_WHAT TO DO_
1. Answer these questions from the Root of Jesse text, one line per answer, marked (a), (b), (c):
(a) Whose father was Jesse?
(b) Which flower is singled out as a symbol?
(c) In the Matthew reading, what does the angel tell Joseph to do?
2. Print the Root of Jesse text word for word, starting at the words "I found a couple" and ending after the words "shall be glorious.".
3. For each statement, say yes or no depending on whether the Root of Jesse text agrees, and quote the words from the text that decide it:
(a) The prayer beginning "Lord, fill our hearts" is the opening prayer from that day's Mass.
(b) Cauliflower and broccoli don't count as edible flowers.
(c) We are naturally more eager to receive God's promises than He is to make them.

_TEXT SECTION_
++++
I found a couple more pages with fun ideas for celebrating the O Antiphons here
(those fig newton Bibles are so clever!) and here!

O Root of Jesse
Who stands as a sign for the people,
Before Whom kings silence their mouths,
With Whom all nations shall plead
Come to set us free without delay

Isaiah 11:10:
In that day the root of Jesse, set up as a signal for the nations,
the Gentiles shall seek out, for his dwelling shall be glorious.

Jesse was the father of King David (see Ruth 4:17, among others), the “root”, of David’s dynasty, which God promised would last forever (I Chronicles 17:11-14). Since the world will come to an end, only Jesus could fulfill this promise; Jesus, the Son of David who is King forever. (see also Isaiah 11:1, Micah 5:1, Romans 15:12, Revelation 5:5 & 22:16)

Symbols: flower (especially a rose), root with flowering stem
Suggested foods: root vegetables (carrots, potatoes, turnips, etc), root beer or edible flowers (yes, cauliflower & broccoli count too!), or flower-shaped garnishes
Suggested activity: make some sort of flower craft (this could be turned into a centerpiece or gift topper), read the legend of the poinsettia, coloring page

Lord, fill our hearts with Your Love,
and as You revealed to us by an angel
the coming of Your Son as Man,
so lead us through His suffering and death
to the glory of His resurrection,
for He lives and reigns with You and the Holy Spirit,
one God, for ever and ever. Amen
(Opening Prayer from today’s Mass)

Readings:
Isaiah 7:10-14 (the virgin shall bear a son and name him Emmanuel)
Psalm 24: 1-6 “Let the Lord enter; He is King of Glory”
Romans 1:1-7 (Jesus is Son of David and Son of God)
+ Matthew 1:18-24 (an angel tells Joseph to take Mary as his wife and he obeys)

“God, You promised!”

This prayer, echoed throughout salvation history in one version or another,
(Exodus 32:13, Psalm 74:20, Daniel 3:34, Jeremiah 14:21, Micah 7:20, etc.),
warms the depths of God’s passionate heart
because it expresses the dispositions He most needs in us
in order to make us happy.

People God can bless believe in His promises, count on His promises, live on His promises–
who know that they can’t handle everything on their own
and that God will if only they’ll trust Him enough to cooperate.

In our natural state, we’re not nearly as eager to receive God’s promises as He is to make them.
++++
_SOURCE DATA_
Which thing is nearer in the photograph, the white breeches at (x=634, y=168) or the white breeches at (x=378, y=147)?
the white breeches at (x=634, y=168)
++++
_ANSWERS FOR THIS EXERCISE_
1.
(a) King David
(b) A rose
(c) Take Mary as his wife

2.
I found a couple more pages with fun ideas for celebrating the O Antiphons here
(those fig newton Bibles are so clever!) and here!

O Root of Jesse
Who stands as a sign for the people,
Before Whom kings silence their mouths,
With Whom all nations shall plead
Come to set us free without delay

Isaiah 11:10:
In that day the root of Jesse, set up as a signal for the nations,
the Gentiles shall seek out, for his dwelling shall be glorious.

3.
(a) Yes: "(Opening Prayer from today’s Mass)"
(b) No: "(yes, cauliflower & broccoli count too!)"
(c) No: "we’re not nearly as eager to receive God’s promises as He is to make them."